A system that may elucidate stem cell and supportive cell events during continuous oxidative stress of an organ system is the LTBMC system (4–7). During incubation of whole bone marrow organ cultures in a high-humidity incubator, weekly medium change has been associated with stimulation of cycling of hematopoietic stem cells in the adherent layer and the release of differentiated and proliferating cells into the non-adherent layer. The culture system responds to stimuli of oxidative stress, including ionizing irradiation, cytotoxic agents, and some classes of infectious agents, by altering multiple parameters of hematopoiesis.
In the present studies, we tested whether absence of Tlr4 affected the multiple parameters of hematopoiesis that are easily tested in a LTBMC system. We hypothesized that up-regulation of Tlr4 in response to oxidative stress might limit certain parameters of hematopoiesis since up-regulation of Tlr4 in the lung of C57BL/6NHsd mice was associated with initiation of fibrosis and decrease in function of the mouse lung. LTBMCs were established from Tlr4−/− mice on the C57BL/6 background and the duration of hematopoiesis compared to that in wild-type mice from the same background strain. Results demonstrated that absence of Tlr4 increased multiple parameters of hematopoiesis in long-term culture.
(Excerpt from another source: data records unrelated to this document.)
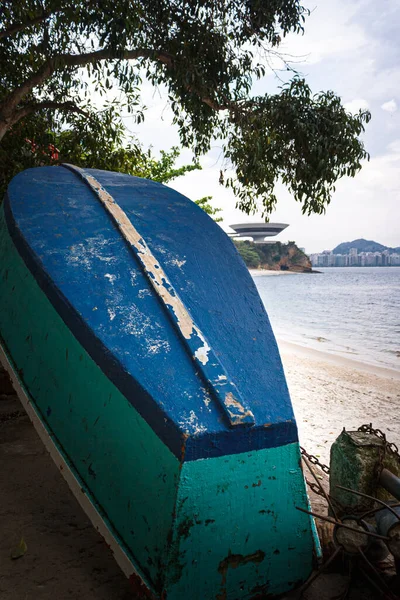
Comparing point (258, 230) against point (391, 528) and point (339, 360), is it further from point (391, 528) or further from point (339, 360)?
point (391, 528)

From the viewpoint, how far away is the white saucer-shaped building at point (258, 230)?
261 feet

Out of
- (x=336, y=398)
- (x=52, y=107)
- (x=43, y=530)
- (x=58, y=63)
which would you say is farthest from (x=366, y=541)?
(x=52, y=107)

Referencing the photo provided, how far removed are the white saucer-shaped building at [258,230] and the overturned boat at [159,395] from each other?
77953 mm

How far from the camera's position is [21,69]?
6.84m

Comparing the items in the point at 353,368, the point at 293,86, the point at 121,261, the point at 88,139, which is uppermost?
the point at 293,86

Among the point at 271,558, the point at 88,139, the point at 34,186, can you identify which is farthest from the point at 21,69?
the point at 271,558

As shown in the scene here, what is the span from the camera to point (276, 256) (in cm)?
8631

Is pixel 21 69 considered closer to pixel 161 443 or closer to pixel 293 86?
pixel 293 86

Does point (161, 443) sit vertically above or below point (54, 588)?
above

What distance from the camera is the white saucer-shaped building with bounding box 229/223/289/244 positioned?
79.5 metres

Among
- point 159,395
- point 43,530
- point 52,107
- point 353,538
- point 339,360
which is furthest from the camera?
point 339,360

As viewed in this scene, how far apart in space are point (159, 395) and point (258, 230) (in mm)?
80635

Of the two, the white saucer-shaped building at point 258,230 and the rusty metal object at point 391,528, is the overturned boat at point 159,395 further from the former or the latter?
the white saucer-shaped building at point 258,230

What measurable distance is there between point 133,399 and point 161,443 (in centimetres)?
20
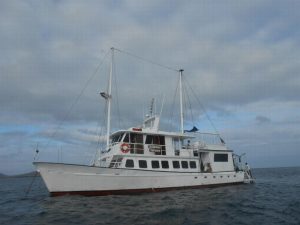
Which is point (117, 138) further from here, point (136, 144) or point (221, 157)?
point (221, 157)

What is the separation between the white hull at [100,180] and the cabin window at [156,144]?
2.03 metres

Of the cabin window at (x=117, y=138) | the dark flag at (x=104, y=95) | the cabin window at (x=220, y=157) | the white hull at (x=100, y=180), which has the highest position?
the dark flag at (x=104, y=95)

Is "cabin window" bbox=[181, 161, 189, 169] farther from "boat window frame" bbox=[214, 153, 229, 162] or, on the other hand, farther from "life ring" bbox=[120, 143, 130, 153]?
"life ring" bbox=[120, 143, 130, 153]

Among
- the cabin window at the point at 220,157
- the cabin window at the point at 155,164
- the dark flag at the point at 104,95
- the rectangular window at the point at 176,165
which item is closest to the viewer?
the cabin window at the point at 155,164

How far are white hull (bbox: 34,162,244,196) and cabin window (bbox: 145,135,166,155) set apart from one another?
2.03 metres

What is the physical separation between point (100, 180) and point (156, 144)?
605 cm

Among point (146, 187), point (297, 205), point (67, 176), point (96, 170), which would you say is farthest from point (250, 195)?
point (67, 176)

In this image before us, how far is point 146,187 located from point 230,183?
31.3ft

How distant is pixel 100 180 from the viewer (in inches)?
870

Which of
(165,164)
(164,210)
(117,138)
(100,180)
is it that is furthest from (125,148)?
(164,210)

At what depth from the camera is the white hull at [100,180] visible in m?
21.5

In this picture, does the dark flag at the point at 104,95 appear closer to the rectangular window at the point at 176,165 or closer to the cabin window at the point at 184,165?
the rectangular window at the point at 176,165

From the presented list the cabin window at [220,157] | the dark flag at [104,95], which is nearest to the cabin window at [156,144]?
the dark flag at [104,95]

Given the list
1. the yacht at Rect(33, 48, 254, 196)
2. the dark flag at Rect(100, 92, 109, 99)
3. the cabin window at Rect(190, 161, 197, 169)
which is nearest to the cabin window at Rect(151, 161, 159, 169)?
the yacht at Rect(33, 48, 254, 196)
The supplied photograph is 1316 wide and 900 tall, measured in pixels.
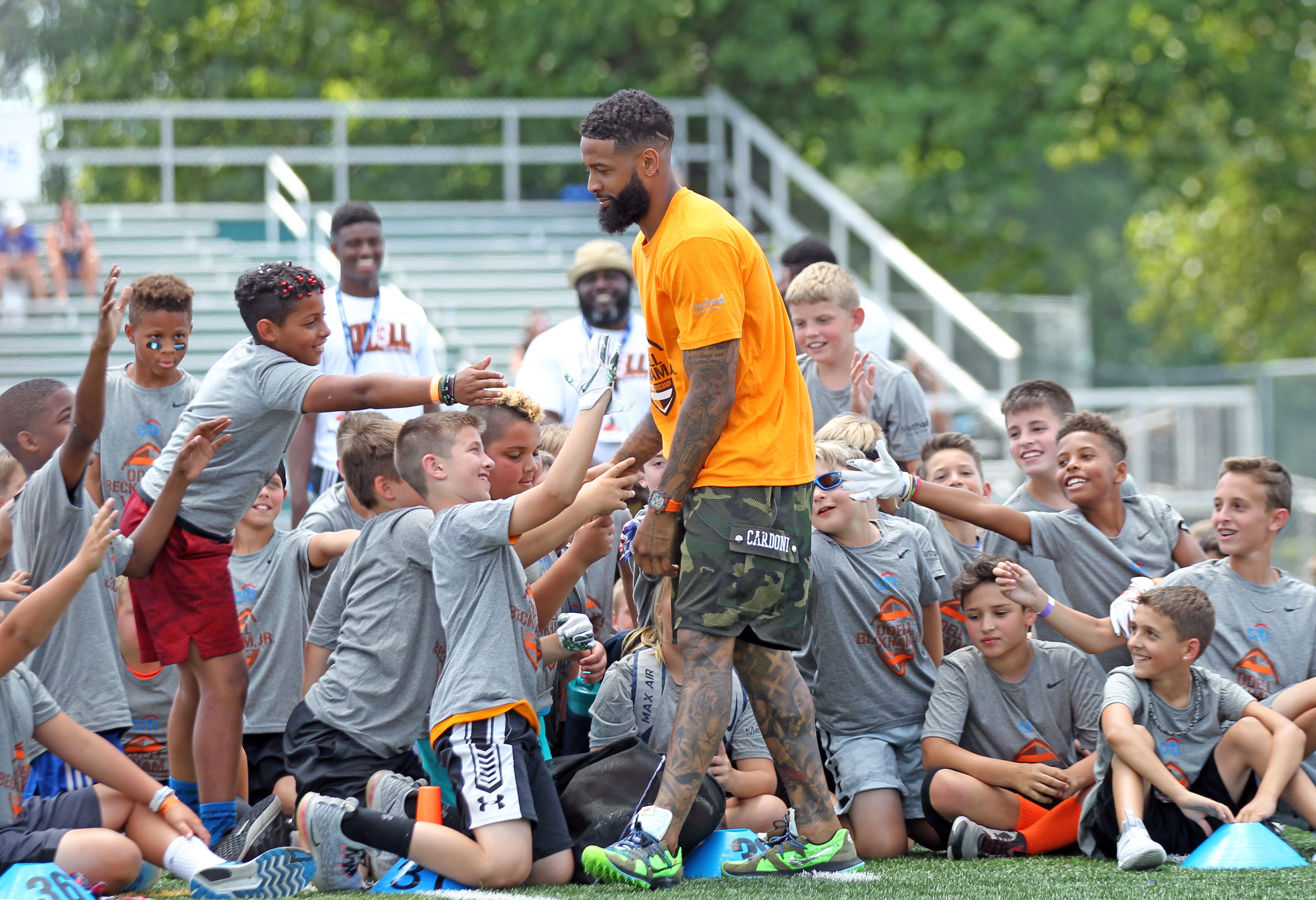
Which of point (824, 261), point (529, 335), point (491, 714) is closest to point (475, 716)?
point (491, 714)

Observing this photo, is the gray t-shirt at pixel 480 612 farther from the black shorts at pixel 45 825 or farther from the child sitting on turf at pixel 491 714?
the black shorts at pixel 45 825

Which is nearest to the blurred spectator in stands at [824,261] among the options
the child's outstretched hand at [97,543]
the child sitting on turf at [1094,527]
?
the child sitting on turf at [1094,527]

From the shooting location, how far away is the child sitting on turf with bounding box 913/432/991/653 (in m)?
5.82

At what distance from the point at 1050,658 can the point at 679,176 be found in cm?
1136

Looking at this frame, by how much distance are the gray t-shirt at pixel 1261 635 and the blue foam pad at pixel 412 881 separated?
277cm

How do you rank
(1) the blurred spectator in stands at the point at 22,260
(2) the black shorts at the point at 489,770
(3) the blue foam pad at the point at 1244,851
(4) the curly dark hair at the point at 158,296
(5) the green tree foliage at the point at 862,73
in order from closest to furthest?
(2) the black shorts at the point at 489,770, (3) the blue foam pad at the point at 1244,851, (4) the curly dark hair at the point at 158,296, (1) the blurred spectator in stands at the point at 22,260, (5) the green tree foliage at the point at 862,73

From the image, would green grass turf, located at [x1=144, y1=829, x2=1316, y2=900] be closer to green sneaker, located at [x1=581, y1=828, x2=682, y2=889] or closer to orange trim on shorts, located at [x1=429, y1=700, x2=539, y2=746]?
green sneaker, located at [x1=581, y1=828, x2=682, y2=889]

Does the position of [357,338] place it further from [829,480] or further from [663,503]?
[663,503]

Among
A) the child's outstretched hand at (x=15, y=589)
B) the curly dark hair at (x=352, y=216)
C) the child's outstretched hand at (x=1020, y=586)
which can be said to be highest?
the curly dark hair at (x=352, y=216)

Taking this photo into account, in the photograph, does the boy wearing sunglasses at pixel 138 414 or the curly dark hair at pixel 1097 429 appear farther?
the boy wearing sunglasses at pixel 138 414

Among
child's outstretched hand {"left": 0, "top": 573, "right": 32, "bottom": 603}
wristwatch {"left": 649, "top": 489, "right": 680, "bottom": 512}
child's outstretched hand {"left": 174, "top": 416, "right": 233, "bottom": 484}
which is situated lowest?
child's outstretched hand {"left": 0, "top": 573, "right": 32, "bottom": 603}

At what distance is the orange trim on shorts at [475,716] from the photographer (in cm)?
424

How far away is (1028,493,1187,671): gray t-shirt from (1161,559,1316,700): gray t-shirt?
231mm

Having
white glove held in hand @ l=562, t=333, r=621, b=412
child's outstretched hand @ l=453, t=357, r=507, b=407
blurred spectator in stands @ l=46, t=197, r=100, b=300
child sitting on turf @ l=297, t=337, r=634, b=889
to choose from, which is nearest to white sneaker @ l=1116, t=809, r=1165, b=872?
child sitting on turf @ l=297, t=337, r=634, b=889
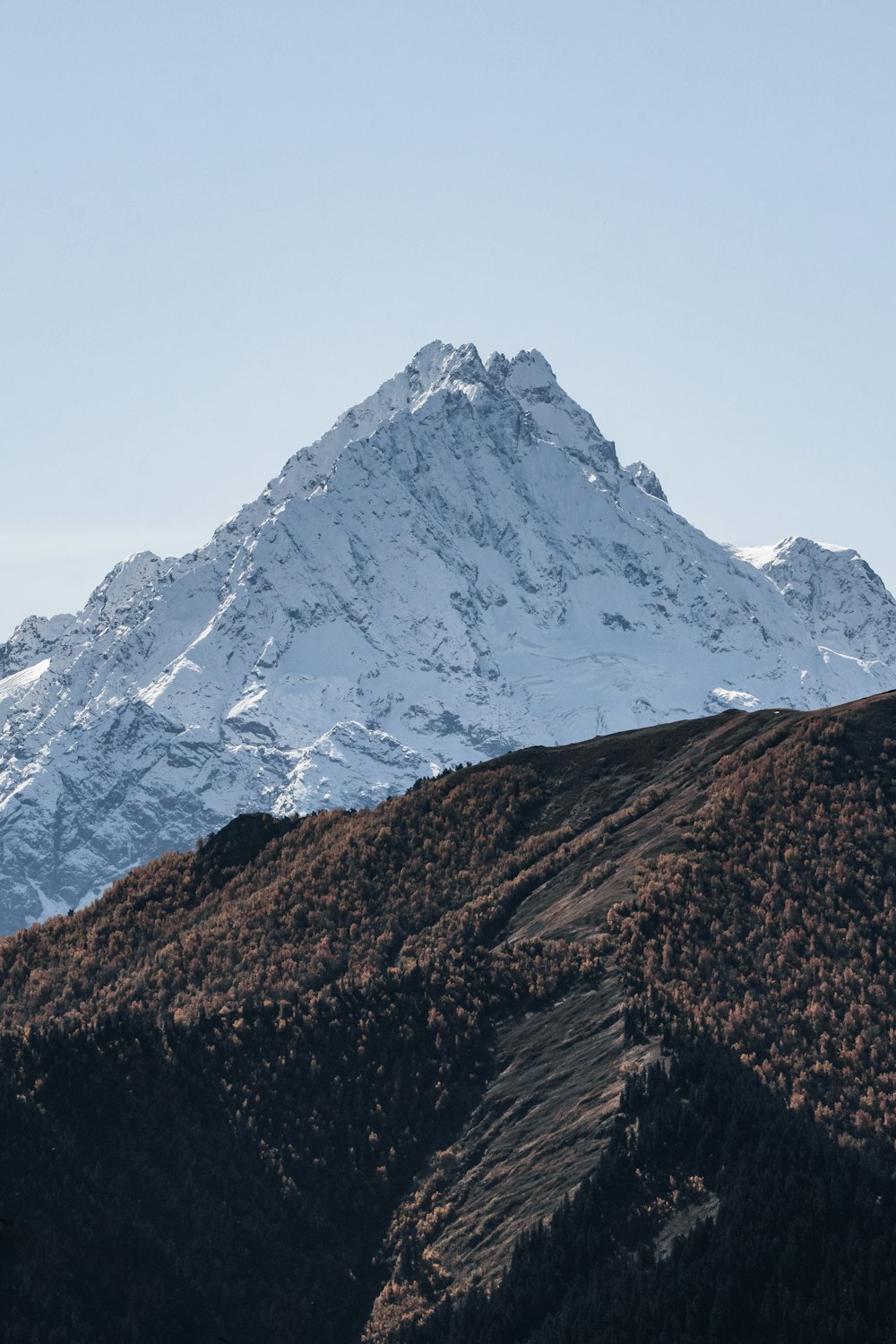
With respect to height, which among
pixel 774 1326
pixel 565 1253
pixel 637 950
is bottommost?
pixel 774 1326

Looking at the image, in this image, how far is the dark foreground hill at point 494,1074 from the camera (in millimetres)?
65750

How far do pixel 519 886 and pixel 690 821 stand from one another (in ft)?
28.7

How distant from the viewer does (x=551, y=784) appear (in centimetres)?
10656

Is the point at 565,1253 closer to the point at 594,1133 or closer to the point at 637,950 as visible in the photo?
the point at 594,1133

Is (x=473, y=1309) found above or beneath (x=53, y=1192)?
beneath

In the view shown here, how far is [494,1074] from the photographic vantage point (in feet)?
263

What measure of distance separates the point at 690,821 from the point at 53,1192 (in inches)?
1405

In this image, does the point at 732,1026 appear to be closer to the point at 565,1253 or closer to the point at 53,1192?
the point at 565,1253

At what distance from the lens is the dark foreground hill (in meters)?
65.8

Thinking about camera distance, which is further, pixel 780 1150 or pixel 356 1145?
pixel 356 1145

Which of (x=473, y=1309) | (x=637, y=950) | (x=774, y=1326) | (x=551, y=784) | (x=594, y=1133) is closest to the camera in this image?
(x=774, y=1326)

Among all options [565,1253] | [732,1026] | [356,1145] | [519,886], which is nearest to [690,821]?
[519,886]

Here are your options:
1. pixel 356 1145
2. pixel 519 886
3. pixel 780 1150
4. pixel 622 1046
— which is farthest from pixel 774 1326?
pixel 519 886

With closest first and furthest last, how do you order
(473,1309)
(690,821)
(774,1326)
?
(774,1326)
(473,1309)
(690,821)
Thus, absence of Tlr4 adds yet another component to the list of genetic markers associated with increased longevity of hematopoiesis in continuous marrow culture including absence of caspase-1 (18), Tgf-β signaling pathway by removal of Smad3 (2), and absence of mitochondrial/neuronal nitric oxide synthase known to be necessary for generation of the cytotoxic peroxynitrate radical (11).
In contrast, homologous recombinant deletion of other genes hypothesized to be critically important in the oxidative stress response, including nuclear factor (erythroid-derived 2)-like 2 (Nrf2), does not significantly alter hematopoiesis in long-term culture with marrow from those mice (19).
The improved duration of hematopoiesis in Tlr4−/− mouse marrow cultures, now provides a system by which to dissect the different components of the marrow microenvironment and their involvement in the oxidative stress and inflammatory responses that can be associated with long-term culture of each component of a functioning explanted organ system in vitro.
Acknowledgements
This article was supported by the following grants: NIH R01-CA119927-11, R01 HL094488-02, and NIH/NIAID 1U19A168021-06. This project used the UPCI Animal Facility that is supported in part by award P30CA047904.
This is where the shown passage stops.